Ron E. Porter
Even in Ron’s earliest corporate experience programming COBOL on an IBM 4341 for Tanner Southwest, entrepreneurial tendencies were evident. Along with another programmer, he started a “skunk works” project programming applications on a personal computer using C as their development tool. Recognizing the potential power of networking personal computers, Ron began moonlighting with an established construction firm as their Network Specialist.
McGee Walpole, Inc. wanted to move their entire manual accounting system, forecasting, and job bidding process onto networked PCs. From pulling cable to building servers to installing operating systems and applications, Ron implemented a successful transition. But the efforts only fired his desire to work for the company responsible for developing the finest network operating system on the market at that time: Novell, Inc.

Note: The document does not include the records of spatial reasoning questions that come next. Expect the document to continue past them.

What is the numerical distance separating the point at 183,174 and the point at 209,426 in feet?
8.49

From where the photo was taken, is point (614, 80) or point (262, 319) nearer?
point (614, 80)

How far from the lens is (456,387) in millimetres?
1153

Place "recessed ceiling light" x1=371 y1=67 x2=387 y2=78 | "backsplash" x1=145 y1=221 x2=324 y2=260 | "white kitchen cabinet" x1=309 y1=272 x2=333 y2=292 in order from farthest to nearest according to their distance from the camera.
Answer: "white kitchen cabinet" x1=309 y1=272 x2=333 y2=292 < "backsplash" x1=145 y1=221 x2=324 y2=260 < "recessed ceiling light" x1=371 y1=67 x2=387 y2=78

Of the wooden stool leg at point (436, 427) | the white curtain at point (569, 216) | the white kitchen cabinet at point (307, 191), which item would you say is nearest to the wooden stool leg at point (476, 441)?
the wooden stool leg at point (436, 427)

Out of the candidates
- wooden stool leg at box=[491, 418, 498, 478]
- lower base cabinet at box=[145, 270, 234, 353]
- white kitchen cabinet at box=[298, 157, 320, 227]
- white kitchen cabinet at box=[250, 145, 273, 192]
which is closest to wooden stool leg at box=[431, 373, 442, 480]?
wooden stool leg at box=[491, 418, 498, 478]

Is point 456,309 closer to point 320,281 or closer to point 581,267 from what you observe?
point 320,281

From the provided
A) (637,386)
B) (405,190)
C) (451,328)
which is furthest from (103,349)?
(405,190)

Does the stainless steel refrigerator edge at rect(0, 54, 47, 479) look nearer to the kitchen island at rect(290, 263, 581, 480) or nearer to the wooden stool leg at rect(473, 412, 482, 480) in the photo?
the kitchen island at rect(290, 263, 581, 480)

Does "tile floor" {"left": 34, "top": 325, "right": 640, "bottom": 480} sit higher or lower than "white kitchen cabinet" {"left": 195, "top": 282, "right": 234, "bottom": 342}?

Without a job but armed with a dream to work for Novell, Ron moved his family to Utah and began seeking employment opportunities with Novell. Ron’s tenure with Novell began as a front-line support technician and concluded as the director of worldwide premium services. Ron’s boss, vice president–services Jan Newman, collaborated with Ron about the idea of creating a chargeable service for Novell’s enterprise customers. Beginning with just the idea, Ron assembled a killer management team which eventually hired over 250 employees world wide and enjoyed unprecedented success in services. The creation and implementation of Novell’s Premium Services resulted in a multimillion dollar success under Ron’s direction.
In late 1999, Ron was invited to join a startup company, Altiris, Inc. His job was to build a worldwide professional services team. As vice president of worldwide services Ron took several services teams from 4 employees to over 200 in 4 years. Services evolved from a cost center to a profit center—an exciting adventure to say they least. In 2004 Ron left services for a short stint as vice president business services (operations). But the lure of building a business for himself was ever present, especially during long, drawn-out executive staff meetings. In late 2005, after multiple acquisitions resulting in counter-productive redundancy, Ron was laid off. Back to the corporate world or grab the opportunity to build his own business? It was time to try his hand at entrepreneurship of another flavor.